A 16-year-old boy has had a painful ingrown nail on his great toe for the past 3 months. When initial management consisting of soaking the foot in Epsom salts and trimming the nail failed to provide relief, his family physician recommended 2 weeks of oral antibiotics. His symptoms persist, and he is now seeking a second opinion. A clinical photograph is shown in Figure 18. Management should now consist of

Foot & Ankle Board Review 2000: High-Yield MCQs (Set 2) - Figure 6

. povidone-iodine soaks and oral antibiotics.
. povidone-iodine soaks and IV antibiotics.
. partial nail plate removal.
. phenol nail matrix ablation.
. surgical nail matrix ablation.

Correct Answer & Explanation

. partial nail plate removal.


Explanation

The patient has a chronic ingrown nail on his great toe, which is not an uncommon occurrence in teenagers because of improper nail care.
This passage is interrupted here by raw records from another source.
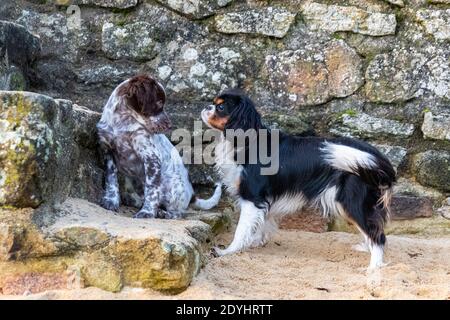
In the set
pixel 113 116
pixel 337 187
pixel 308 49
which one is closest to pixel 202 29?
pixel 308 49

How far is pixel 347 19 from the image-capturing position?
5133mm

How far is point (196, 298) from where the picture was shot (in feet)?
10.1

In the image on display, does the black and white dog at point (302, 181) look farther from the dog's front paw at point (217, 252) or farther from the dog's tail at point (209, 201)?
the dog's tail at point (209, 201)

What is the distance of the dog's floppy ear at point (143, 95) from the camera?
14.2ft

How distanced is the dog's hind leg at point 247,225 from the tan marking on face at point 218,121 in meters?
0.58

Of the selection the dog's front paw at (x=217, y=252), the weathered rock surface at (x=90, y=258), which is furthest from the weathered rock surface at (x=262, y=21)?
the weathered rock surface at (x=90, y=258)

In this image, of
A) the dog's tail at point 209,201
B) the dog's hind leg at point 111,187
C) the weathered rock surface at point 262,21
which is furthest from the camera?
the weathered rock surface at point 262,21

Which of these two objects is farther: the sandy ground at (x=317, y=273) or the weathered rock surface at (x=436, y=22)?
the weathered rock surface at (x=436, y=22)

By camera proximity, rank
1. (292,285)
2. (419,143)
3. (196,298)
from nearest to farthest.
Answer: (196,298) < (292,285) < (419,143)

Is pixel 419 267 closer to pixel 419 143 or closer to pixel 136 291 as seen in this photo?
pixel 419 143

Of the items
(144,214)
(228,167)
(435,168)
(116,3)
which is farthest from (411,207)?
(116,3)

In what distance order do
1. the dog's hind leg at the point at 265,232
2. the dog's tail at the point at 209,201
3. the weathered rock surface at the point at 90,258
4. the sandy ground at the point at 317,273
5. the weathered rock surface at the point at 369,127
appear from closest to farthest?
the weathered rock surface at the point at 90,258 < the sandy ground at the point at 317,273 < the dog's hind leg at the point at 265,232 < the dog's tail at the point at 209,201 < the weathered rock surface at the point at 369,127

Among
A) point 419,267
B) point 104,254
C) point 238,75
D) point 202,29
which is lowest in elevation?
point 419,267
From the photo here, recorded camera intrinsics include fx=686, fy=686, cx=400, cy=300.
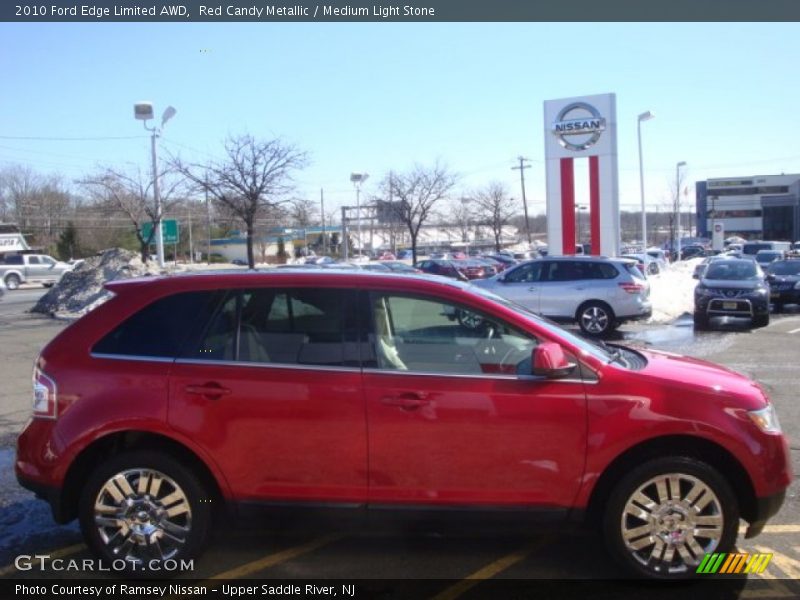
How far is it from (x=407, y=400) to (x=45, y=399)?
204cm

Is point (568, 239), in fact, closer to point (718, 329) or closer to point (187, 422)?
point (718, 329)

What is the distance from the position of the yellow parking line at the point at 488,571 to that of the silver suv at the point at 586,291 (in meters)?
10.2

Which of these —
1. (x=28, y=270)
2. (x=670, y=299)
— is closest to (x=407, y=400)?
(x=670, y=299)

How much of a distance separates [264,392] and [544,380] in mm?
1519

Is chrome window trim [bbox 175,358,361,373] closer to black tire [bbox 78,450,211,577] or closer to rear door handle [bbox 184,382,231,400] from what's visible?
rear door handle [bbox 184,382,231,400]

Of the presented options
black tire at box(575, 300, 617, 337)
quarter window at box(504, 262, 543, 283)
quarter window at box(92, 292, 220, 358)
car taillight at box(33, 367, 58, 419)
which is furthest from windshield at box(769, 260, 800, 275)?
car taillight at box(33, 367, 58, 419)

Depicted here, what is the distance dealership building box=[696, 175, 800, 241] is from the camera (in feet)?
311

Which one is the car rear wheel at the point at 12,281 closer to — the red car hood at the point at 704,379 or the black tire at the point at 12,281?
the black tire at the point at 12,281

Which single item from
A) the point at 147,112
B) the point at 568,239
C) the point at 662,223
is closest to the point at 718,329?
the point at 568,239

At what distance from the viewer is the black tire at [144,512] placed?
378 cm

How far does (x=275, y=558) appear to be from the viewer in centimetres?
410

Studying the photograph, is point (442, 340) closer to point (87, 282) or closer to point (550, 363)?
point (550, 363)

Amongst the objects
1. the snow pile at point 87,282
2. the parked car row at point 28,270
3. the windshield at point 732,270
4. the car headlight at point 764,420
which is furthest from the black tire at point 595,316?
the parked car row at point 28,270

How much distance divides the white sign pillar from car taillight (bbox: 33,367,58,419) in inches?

There is local infection and a foreign body reaction because of the nail. Continued conservative management with soaks and antibiotics will not improve the clinical situation. In the presence of local chronic infection, nail matrix ablation is contraindicated. Additionally, in the absence of a history of an ingrown nail, a nail matrix ablation is not medically indicated. The appropriate treatment is partial removal of the nail plate. With nail plate removal, the inflammation and local infection will resolve rapidly. Pettine KA, Cofield RH, Johnson KA, Bussey RM: Ingrown toenail: Results of surgical treatment. Foot Ankle 1988;9:130-134.